• DIRECTIVE:
Identify each line below that contains the word "items" with matching case, and copy those lines.

----- DATA FOR THE TASK

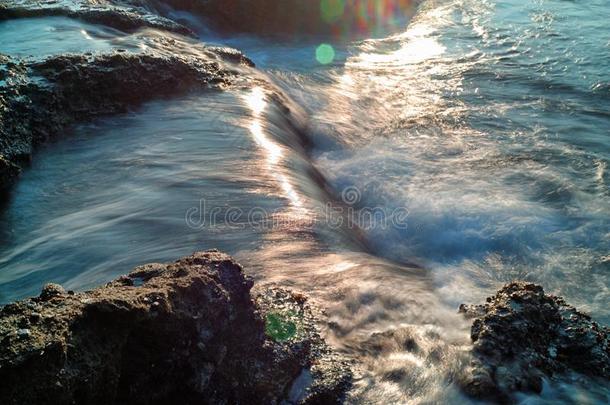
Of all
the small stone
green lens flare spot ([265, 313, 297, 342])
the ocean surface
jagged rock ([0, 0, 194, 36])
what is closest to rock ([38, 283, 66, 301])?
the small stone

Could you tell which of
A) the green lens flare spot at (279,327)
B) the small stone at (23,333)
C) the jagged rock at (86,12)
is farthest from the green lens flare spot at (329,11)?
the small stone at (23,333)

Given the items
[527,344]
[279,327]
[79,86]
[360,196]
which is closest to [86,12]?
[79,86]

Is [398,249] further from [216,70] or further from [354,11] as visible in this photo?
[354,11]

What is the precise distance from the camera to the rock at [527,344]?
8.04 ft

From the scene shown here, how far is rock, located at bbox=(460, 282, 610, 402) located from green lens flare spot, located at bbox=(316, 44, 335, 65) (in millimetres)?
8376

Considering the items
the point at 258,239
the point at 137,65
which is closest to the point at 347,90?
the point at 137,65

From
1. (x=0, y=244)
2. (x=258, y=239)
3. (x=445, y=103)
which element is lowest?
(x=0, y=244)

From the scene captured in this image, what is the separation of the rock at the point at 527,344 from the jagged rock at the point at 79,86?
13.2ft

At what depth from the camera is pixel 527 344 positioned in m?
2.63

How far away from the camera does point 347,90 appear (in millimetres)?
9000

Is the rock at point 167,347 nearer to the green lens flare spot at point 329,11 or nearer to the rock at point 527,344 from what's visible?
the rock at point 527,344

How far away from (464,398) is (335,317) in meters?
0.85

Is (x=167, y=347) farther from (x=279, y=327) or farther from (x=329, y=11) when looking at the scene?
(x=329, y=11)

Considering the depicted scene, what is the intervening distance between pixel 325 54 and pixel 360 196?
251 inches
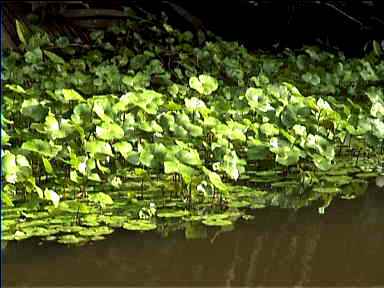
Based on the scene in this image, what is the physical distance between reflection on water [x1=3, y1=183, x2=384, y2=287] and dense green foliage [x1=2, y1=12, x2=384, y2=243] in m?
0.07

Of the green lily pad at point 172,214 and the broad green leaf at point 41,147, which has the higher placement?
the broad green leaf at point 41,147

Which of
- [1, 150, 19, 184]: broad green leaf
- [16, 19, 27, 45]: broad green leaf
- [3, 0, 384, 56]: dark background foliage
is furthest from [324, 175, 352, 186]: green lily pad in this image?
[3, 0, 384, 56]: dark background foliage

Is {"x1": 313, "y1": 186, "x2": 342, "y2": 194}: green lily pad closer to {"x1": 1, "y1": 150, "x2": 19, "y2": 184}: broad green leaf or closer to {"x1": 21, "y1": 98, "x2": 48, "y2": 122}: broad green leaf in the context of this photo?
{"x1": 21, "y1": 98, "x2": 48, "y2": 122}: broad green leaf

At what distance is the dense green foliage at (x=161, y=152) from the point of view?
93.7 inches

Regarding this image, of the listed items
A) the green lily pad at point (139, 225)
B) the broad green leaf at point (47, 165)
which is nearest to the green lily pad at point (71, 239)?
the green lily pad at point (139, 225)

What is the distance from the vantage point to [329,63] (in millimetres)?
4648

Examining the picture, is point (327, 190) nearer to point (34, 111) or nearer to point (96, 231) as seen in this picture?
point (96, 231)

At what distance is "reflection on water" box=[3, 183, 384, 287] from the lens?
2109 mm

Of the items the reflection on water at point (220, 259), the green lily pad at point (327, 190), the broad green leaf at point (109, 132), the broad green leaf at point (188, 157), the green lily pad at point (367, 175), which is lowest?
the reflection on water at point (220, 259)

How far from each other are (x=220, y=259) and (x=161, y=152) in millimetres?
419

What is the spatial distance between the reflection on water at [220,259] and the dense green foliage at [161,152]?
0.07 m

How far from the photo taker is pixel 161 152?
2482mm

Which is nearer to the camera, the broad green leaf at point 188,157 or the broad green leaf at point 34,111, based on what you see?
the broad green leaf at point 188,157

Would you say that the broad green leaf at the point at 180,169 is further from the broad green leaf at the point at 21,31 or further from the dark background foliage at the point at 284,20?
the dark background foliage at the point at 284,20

----------
----- DATA FOR THE TASK

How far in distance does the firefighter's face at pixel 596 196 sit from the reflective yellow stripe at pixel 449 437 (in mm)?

----------

• WRITTEN SOLUTION:
Given the items
Considering the items
Regarding this image, of the listed items
Of the items the reflection on water at point (220, 259), the green lily pad at point (327, 190), the broad green leaf at point (109, 132), the broad green leaf at point (188, 157), the green lily pad at point (367, 175), which is lowest?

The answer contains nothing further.